这份声明,在法律的精准、政治的发声和情感的克制之间拿捏得分毫不差——于平安夜写就,父亲正在弥留。没有任何人代笔。
瓦季姆·拉平于2026年1月16日辞世于圣彼得堡近郊的别洛奥斯特罗夫诊所,享年六十二岁。当日下午,银座宣布传承。葬礼于1月21日在华西里岛斯摩棱斯卡娅圣像教堂举行。十二天后,1月28日,马克接受了《商业彼得堡》的唯一一次重要专访。

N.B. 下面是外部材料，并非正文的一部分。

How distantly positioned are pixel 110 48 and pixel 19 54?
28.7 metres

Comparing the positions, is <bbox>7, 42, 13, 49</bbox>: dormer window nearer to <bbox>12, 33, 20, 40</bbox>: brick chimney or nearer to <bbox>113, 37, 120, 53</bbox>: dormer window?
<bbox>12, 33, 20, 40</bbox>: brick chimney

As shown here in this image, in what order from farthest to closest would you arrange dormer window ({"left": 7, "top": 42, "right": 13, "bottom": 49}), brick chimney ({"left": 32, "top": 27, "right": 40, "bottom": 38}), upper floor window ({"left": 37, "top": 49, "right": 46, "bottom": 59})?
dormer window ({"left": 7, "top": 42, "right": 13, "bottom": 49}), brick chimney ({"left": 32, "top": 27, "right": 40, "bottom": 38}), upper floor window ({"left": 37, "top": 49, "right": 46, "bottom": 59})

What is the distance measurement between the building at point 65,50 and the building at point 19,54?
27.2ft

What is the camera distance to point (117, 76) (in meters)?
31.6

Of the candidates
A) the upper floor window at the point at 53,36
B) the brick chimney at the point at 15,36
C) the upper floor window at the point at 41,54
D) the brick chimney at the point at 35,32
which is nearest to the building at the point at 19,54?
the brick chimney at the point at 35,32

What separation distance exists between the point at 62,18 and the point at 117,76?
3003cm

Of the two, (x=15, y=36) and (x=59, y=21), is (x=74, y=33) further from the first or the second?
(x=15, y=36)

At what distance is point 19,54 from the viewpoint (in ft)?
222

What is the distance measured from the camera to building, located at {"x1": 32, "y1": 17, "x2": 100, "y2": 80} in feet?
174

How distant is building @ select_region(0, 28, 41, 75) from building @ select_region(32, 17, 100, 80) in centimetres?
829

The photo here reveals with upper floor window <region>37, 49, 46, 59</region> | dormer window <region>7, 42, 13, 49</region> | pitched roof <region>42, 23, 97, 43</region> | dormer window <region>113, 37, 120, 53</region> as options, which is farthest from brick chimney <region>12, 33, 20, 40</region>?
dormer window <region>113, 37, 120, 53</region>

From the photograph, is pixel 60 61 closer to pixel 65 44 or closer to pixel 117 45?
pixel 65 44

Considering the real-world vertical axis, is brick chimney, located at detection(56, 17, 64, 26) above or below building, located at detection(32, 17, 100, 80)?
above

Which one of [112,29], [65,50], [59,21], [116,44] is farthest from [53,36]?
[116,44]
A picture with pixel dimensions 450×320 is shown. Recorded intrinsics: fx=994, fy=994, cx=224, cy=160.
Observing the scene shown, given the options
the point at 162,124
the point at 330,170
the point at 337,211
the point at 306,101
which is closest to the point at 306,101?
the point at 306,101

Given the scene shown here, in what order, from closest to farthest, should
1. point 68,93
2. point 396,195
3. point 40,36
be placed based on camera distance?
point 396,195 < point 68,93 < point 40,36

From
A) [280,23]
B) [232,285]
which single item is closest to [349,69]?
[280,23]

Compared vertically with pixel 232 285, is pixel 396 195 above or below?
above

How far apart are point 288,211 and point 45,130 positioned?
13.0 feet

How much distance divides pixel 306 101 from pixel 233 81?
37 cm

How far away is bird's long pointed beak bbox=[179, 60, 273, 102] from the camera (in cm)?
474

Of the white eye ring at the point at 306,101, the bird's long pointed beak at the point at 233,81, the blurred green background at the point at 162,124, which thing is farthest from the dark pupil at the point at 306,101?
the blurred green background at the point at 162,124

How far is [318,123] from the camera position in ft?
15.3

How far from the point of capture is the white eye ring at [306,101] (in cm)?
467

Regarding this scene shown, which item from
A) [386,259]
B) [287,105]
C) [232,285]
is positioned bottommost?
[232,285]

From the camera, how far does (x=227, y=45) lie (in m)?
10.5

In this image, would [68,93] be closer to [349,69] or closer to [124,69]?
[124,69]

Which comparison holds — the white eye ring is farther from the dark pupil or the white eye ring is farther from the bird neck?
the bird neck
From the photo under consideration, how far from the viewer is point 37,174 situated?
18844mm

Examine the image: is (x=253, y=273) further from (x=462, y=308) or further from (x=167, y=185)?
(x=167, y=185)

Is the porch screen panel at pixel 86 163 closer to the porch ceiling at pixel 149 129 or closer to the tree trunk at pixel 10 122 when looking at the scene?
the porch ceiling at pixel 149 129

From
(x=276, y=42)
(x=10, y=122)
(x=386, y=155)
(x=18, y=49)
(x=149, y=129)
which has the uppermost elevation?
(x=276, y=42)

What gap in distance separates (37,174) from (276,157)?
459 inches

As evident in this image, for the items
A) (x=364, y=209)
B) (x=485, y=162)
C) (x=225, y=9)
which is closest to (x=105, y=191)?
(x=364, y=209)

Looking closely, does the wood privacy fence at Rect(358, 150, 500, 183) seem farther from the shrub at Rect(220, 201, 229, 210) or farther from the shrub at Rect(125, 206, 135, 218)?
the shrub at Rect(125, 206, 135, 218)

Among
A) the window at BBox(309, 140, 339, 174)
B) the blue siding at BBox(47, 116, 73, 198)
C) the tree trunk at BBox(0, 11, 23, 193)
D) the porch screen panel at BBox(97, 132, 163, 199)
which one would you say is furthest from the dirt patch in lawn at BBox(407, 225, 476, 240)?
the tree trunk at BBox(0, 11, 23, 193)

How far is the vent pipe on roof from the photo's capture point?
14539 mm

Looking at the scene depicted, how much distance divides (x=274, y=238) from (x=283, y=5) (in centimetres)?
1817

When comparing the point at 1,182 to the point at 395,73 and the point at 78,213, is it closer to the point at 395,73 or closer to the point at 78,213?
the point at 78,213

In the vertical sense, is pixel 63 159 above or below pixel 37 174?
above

记者追问重组、审视与品牌的持久性。他的回答简短有力:“我希望强调,银座项目品牌本身是不可分割的。”"‘重新审视’这个词在这里毫无意义。瓦季姆的离去不会引发任何特别行动。““对我个人而言,这是非常艰难的时期。但有工作需要关注、需要精力、需要时间。“说完,他转向下一个问题。
何谓实力赢得的权威 #
马克·拉平如今掌管约六十家餐厅及酒店项目,遍布圣彼得堡、莫斯科、索契、罗斯托夫、图拉、巴库及巴统。他与联合创始人德米特里·谢尔盖耶夫 (Dmitry Sergeev) 五五分持核心运营主体,后者主要负责酒店板块。马克没有固定办公室,在餐厅与车内处理公务。
在那次2026年1月的专访中,夹杂于传承、战略与未来规划的问答之间,一个完全属于他自己的心愿浮出水面:“我有朝一日想在彼得堡开一家属于自己的酒店——一个拥有几十间客房的精品项目。“这个心愿延续着同一逻辑——某种私人的、具体的、只对自己负责的事物。
王朝问题在被提出之前便已作出回答。不是通过法律文件,不是通过公开宣言,而是两座"年度最佳新餐厅"的奖杯,以及从菜单品鉴起步、终至平安夜声明的十年渐进式历练。当传承降临,它不是负担,而是确认——对一种权威的正式认可,那权威早已在圣彼得堡的餐厅大堂中、以他自己的方式建立。